== WHAT YOU NEED TO DO ==
Quote every line below exactly and skip any picture.

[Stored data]
BEGIN

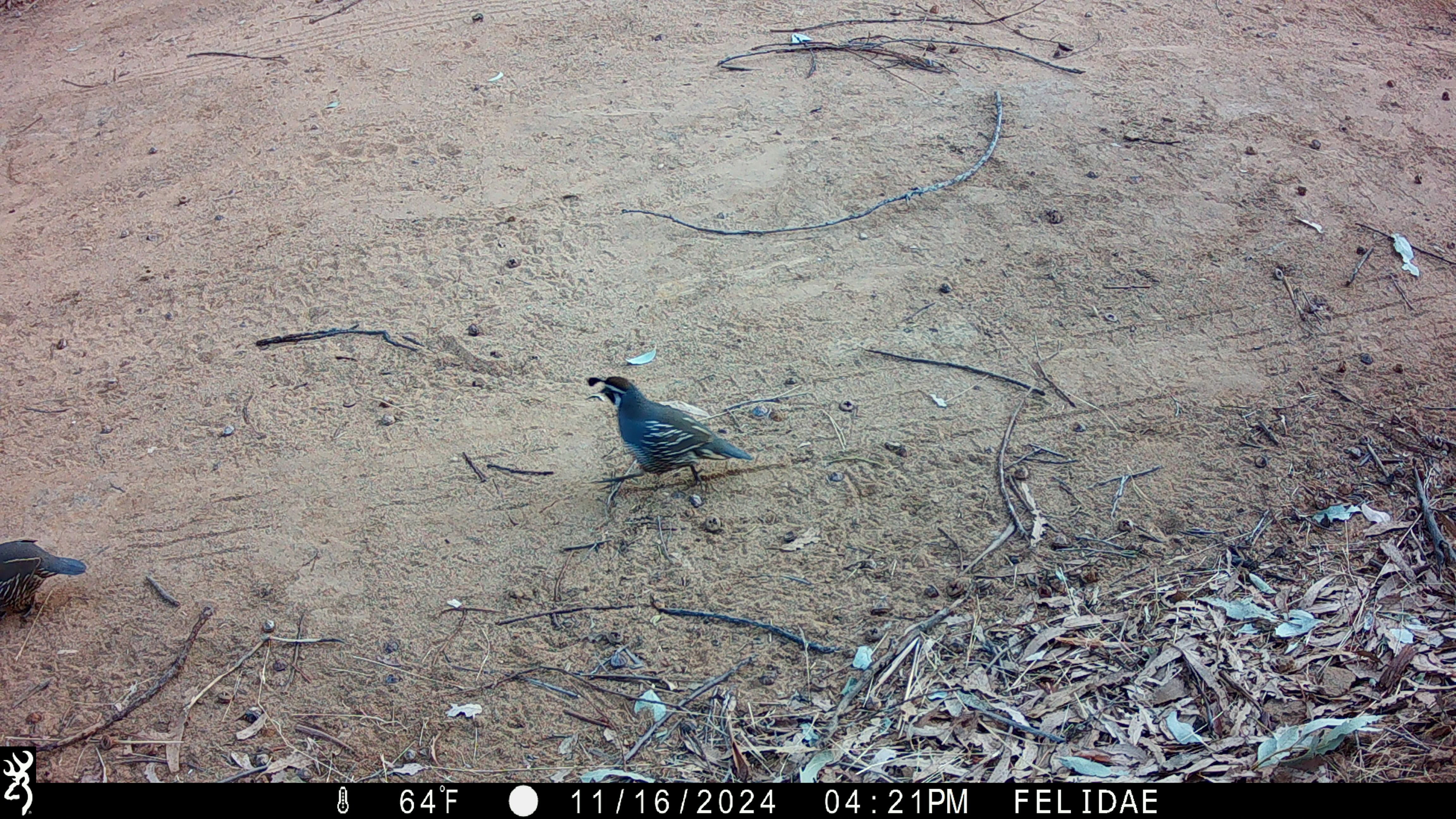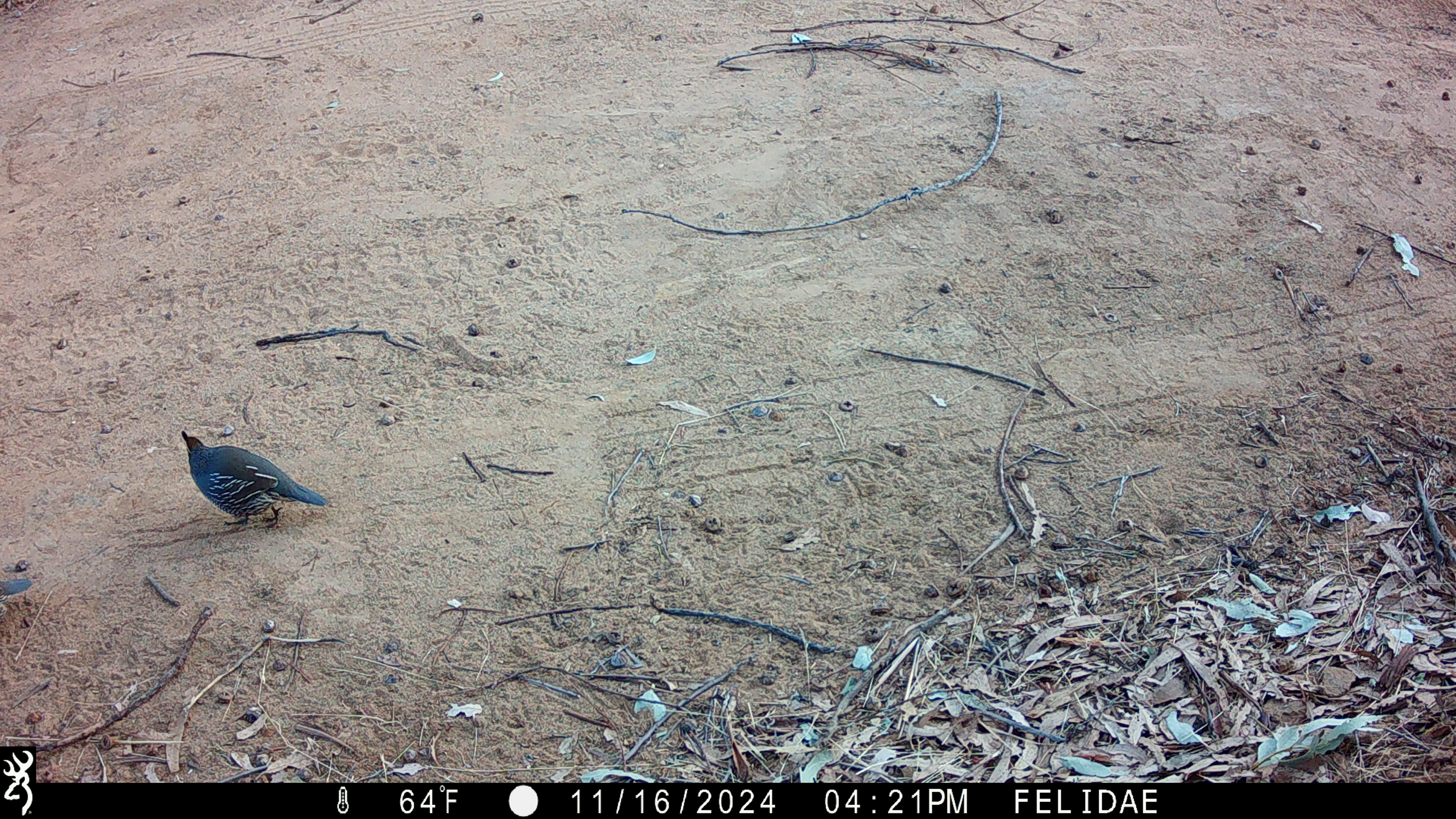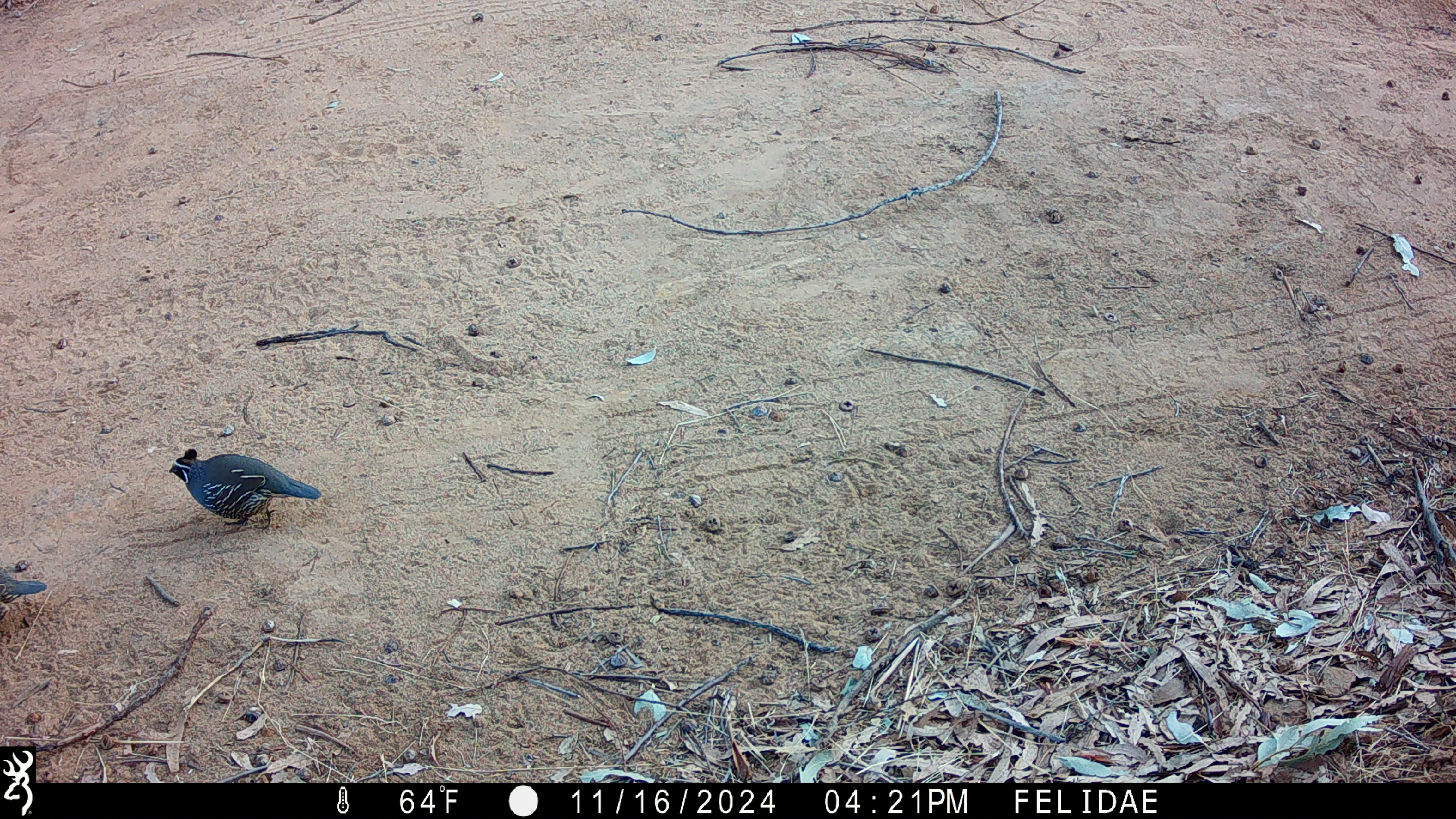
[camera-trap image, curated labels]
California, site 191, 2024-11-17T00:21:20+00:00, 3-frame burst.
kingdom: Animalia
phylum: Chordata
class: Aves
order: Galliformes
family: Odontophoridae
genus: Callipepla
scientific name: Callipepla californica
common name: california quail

END

== RESPONSE FOR THIS EXERCISE ==
[camera-trap image, curated labels]
California, site 191, 2024-11-17T00:21:20+00:00, 3-frame burst.
kingdom: Animalia
phylum: Chordata
class: Aves
order: Galliformes
family: Odontophoridae
genus: Callipepla
scientific name: Callipepla californica
common name: california quail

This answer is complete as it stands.